> Questions on the material
1. Copy the grammar proof text from the words "second statement, we" through "of the text.", changing "Section" to "Chapter".
2. In the grammar proof text, the proof is performed inductively on what quantity?

To prove that grammar \eqref{z1} is correct, we must prove two independent


statements:




\begin{enumerate}


\item The \emph{only} strings derivable from \gref{z1} are those of 0's and


1's such that every 0 is immediately followed by at least one 1;




\item The grammar accepts all such strings.


\end{enumerate}




We will prove these statements in order. For the first statement, we must


show that, at any given step $n$ of \gref{z1}, the only derivable strings


contain a 1 after each and every 0 (or that the string contains no 0's). For the


second statement, we must show that any string containing 0's and 1's such that


every 0 is followed by at least one 1 is derivable from our grammar. Grammar


proofs are discussed in Section 4.2.6 of the text.




\proof The only strings derivable from~$\nt{S}$ are those of 0's and~1's such


that every 0~is immediately followed by at least one~1. We shall perform this


proof inductively on the number of steps~$n$ in a given derivation.

> Dataset content
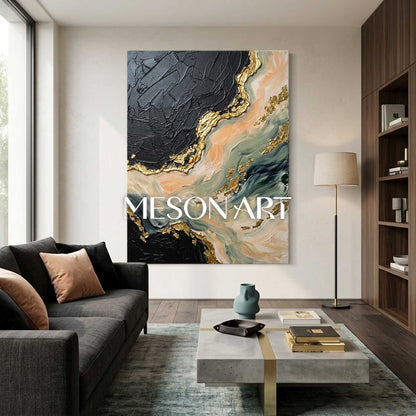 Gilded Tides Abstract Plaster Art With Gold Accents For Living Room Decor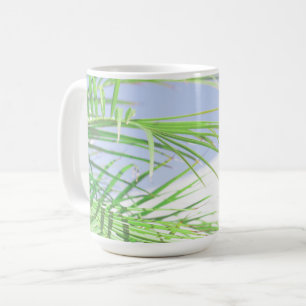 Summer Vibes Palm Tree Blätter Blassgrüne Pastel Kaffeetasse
...
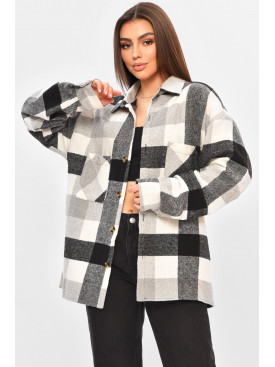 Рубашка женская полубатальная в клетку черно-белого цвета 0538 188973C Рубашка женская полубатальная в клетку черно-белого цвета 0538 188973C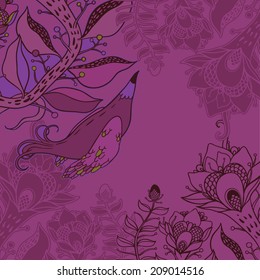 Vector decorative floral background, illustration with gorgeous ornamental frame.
--
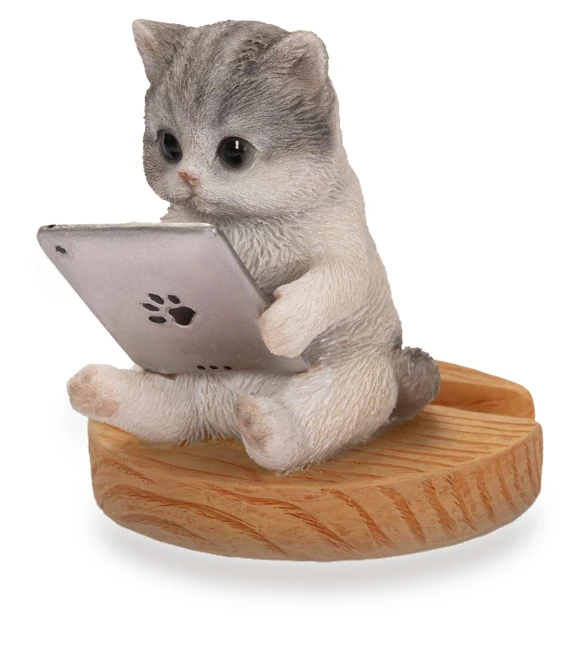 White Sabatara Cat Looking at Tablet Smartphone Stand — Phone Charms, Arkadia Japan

> Task-by-task results
1.
second statement, we must show that any string containing 0's and 1's such that


every 0 is followed by at least one 1 is derivable from our grammar. Grammar


proofs are discussed in Chapter 4.2.6 of the text.

2. On the number of steps n in a given derivation.